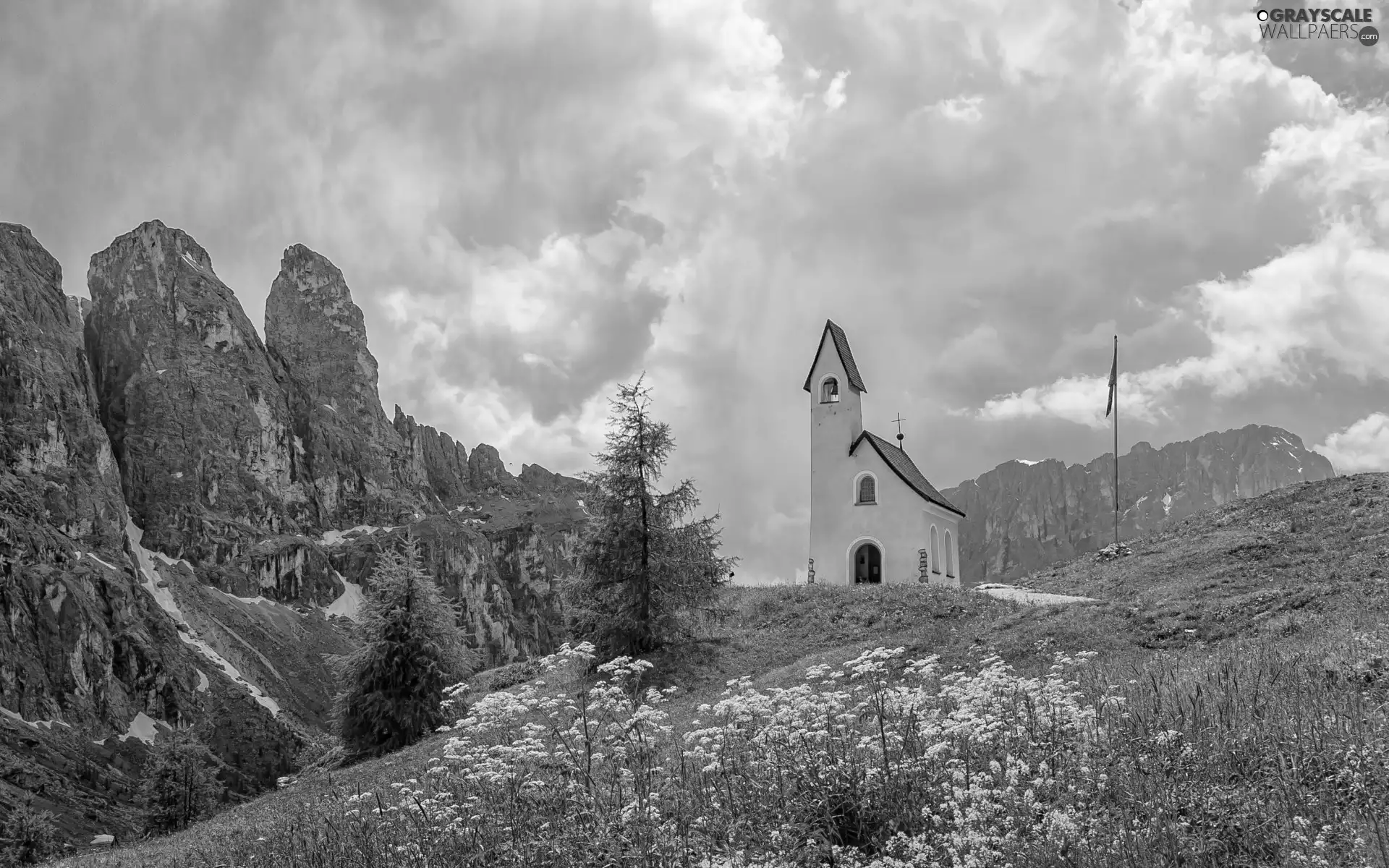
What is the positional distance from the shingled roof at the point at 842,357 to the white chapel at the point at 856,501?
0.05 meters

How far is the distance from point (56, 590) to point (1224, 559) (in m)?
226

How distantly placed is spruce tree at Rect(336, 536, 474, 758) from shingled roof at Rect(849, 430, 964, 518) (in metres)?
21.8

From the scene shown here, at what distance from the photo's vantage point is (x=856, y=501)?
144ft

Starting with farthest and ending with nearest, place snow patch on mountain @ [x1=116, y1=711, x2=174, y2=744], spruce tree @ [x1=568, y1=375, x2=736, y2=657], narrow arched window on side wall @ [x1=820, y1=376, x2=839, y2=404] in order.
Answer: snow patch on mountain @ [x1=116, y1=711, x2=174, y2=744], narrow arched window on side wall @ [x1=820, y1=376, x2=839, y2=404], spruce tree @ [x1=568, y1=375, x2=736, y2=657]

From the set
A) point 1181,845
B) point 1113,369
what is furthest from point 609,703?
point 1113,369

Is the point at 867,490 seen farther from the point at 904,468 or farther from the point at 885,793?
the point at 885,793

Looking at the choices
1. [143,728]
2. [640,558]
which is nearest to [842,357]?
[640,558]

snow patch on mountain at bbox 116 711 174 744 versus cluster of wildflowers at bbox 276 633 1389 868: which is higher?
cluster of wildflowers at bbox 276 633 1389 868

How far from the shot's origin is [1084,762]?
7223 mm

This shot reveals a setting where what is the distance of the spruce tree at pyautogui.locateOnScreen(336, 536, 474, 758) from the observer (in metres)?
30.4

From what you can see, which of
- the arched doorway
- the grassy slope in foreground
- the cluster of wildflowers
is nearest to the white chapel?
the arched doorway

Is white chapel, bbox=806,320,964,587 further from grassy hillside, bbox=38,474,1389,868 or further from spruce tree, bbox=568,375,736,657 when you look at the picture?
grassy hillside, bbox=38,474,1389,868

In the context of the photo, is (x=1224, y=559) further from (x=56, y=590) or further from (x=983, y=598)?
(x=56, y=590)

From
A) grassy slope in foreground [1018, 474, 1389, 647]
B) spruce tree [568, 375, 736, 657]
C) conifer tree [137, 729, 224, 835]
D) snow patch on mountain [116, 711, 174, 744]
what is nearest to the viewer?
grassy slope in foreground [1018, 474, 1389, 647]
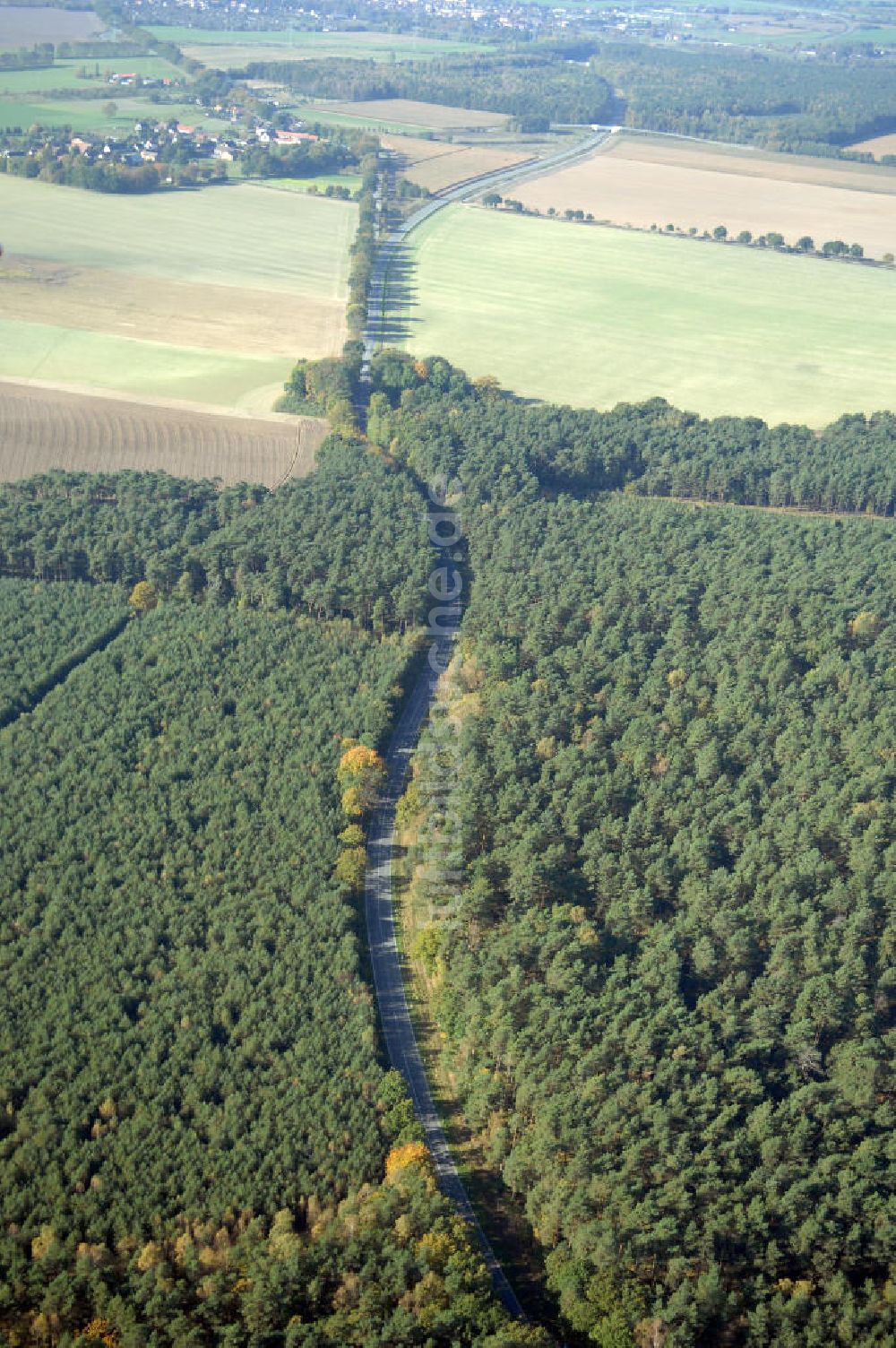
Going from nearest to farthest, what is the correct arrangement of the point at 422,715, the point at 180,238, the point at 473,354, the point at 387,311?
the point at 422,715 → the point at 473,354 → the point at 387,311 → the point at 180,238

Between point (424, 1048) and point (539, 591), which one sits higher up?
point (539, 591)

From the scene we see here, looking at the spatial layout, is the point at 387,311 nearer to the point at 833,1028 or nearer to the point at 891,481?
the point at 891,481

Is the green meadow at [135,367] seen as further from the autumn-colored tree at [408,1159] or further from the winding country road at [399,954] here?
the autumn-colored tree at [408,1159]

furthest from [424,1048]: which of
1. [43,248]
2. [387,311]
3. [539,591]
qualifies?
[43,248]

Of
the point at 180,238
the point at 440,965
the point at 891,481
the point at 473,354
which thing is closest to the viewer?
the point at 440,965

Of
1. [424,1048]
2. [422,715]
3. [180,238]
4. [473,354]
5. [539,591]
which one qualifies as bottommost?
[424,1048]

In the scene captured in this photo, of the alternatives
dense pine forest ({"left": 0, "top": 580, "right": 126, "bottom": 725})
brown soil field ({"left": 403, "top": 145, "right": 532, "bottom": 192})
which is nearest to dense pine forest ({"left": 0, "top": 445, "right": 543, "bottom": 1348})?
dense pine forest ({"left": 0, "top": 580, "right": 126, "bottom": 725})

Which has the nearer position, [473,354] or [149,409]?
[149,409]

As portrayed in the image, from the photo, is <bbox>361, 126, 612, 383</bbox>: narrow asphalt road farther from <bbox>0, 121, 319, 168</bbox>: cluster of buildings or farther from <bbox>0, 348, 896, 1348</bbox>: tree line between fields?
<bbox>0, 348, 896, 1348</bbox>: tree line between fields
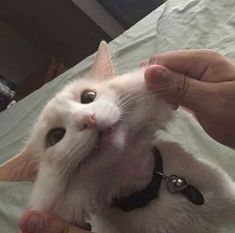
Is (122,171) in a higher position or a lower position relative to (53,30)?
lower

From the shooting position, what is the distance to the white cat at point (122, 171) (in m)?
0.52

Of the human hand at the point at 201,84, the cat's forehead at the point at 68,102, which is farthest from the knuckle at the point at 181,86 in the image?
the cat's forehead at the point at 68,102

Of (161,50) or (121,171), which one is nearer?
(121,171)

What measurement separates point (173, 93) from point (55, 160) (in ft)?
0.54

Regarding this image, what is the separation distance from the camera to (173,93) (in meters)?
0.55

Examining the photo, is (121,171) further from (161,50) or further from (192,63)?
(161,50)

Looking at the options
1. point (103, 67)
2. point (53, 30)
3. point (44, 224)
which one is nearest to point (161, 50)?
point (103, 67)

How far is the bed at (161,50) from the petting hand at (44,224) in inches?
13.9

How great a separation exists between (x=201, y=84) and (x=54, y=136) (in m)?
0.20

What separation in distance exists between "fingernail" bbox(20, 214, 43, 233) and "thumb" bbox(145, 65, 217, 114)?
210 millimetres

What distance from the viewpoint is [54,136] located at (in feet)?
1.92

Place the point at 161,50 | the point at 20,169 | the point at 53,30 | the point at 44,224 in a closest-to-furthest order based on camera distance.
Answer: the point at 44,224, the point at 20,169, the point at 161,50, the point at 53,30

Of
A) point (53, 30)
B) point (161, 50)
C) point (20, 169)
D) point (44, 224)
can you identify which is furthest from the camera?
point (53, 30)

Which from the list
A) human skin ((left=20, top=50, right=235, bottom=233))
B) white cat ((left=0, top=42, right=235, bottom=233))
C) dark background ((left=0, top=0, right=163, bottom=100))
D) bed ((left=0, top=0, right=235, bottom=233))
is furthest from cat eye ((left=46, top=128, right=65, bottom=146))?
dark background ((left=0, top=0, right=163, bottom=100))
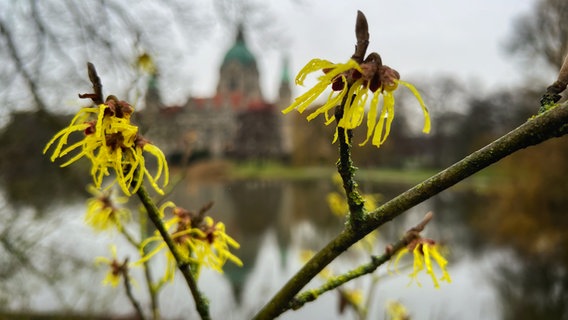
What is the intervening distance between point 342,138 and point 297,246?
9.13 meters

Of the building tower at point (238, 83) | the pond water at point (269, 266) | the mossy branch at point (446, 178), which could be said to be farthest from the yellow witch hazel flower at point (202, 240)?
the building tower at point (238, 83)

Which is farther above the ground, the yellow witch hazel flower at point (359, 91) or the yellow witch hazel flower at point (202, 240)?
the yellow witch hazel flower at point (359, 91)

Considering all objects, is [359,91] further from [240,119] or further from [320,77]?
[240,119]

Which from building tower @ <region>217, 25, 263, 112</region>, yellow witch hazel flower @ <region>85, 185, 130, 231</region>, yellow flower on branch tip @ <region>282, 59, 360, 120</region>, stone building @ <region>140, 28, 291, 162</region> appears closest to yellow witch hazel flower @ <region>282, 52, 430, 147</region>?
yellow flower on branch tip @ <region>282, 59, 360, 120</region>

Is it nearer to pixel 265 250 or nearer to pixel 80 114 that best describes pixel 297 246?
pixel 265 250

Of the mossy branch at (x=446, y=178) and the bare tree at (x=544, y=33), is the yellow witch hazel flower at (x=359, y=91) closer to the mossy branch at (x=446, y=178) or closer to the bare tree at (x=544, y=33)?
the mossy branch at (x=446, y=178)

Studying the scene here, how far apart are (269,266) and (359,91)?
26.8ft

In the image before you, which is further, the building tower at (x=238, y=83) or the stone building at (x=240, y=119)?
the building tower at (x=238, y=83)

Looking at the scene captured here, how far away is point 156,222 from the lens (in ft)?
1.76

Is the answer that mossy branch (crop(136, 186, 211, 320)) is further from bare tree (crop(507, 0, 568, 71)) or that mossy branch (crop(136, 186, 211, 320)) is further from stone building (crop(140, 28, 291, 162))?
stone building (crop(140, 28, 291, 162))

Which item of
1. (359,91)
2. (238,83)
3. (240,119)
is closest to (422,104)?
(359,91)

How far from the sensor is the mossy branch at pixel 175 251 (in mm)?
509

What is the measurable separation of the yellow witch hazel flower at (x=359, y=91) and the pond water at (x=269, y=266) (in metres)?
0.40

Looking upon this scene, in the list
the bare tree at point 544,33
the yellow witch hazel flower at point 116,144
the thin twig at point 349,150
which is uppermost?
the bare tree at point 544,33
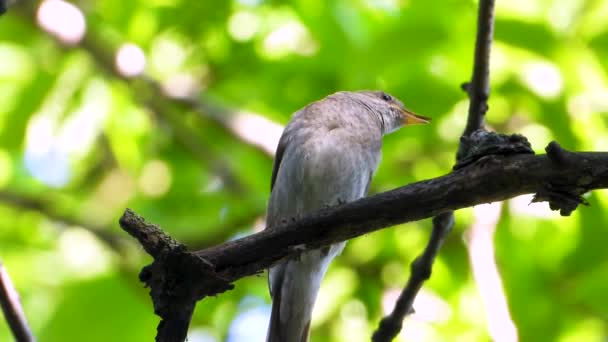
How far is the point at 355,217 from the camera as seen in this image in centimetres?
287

***

Emit the lines from the line containing "Which is farther" to the final line of the material, inclusive, exactly as written; pictures are excluded.

Which is farther above the ground, the yellow witch hazel flower at point (359, 91) or the yellow witch hazel flower at point (202, 240)?
the yellow witch hazel flower at point (359, 91)

Considering all objects, is [359,91] further from [240,119] or further from [320,77]?
[240,119]

Which from building tower @ <region>217, 25, 263, 112</region>, yellow witch hazel flower @ <region>85, 185, 130, 231</region>, yellow flower on branch tip @ <region>282, 59, 360, 120</region>, stone building @ <region>140, 28, 291, 162</region> appears closest to yellow witch hazel flower @ <region>282, 52, 430, 147</region>?
yellow flower on branch tip @ <region>282, 59, 360, 120</region>

Is it nearer to pixel 265 250 or nearer to pixel 80 114 that best describes pixel 297 246?
pixel 265 250

Of the mossy branch at (x=446, y=178) and the bare tree at (x=544, y=33), is the yellow witch hazel flower at (x=359, y=91) closer to the mossy branch at (x=446, y=178) or closer to the bare tree at (x=544, y=33)?
the mossy branch at (x=446, y=178)

Studying the scene here, how far apart are (269,266) and (359,91)?
26.8ft

In the image before you, which is further, the building tower at (x=238, y=83) or the stone building at (x=240, y=119)?
the building tower at (x=238, y=83)

Looking at the scene captured here, how far away is point 156,222 from the lens (in ft)?
1.76

Is the answer that mossy branch (crop(136, 186, 211, 320)) is further from bare tree (crop(507, 0, 568, 71)) or that mossy branch (crop(136, 186, 211, 320)) is further from stone building (crop(140, 28, 291, 162))?
stone building (crop(140, 28, 291, 162))

Which item of
1. (359,91)
2. (238,83)
3. (240,119)
is closest to (422,104)?
(359,91)

How far from the sensor is the mossy branch at pixel 175 251 (in mm)?
509

What is the measurable separation of the yellow witch hazel flower at (x=359, y=91) and the pond water at (x=269, y=266) (in metres)?
0.40

Looking upon this scene, in the list
the bare tree at point 544,33
the yellow witch hazel flower at point 116,144
the thin twig at point 349,150
which is uppermost?
the bare tree at point 544,33
How far is the point at 355,217 from the camera as seen in this image in centimetres?
287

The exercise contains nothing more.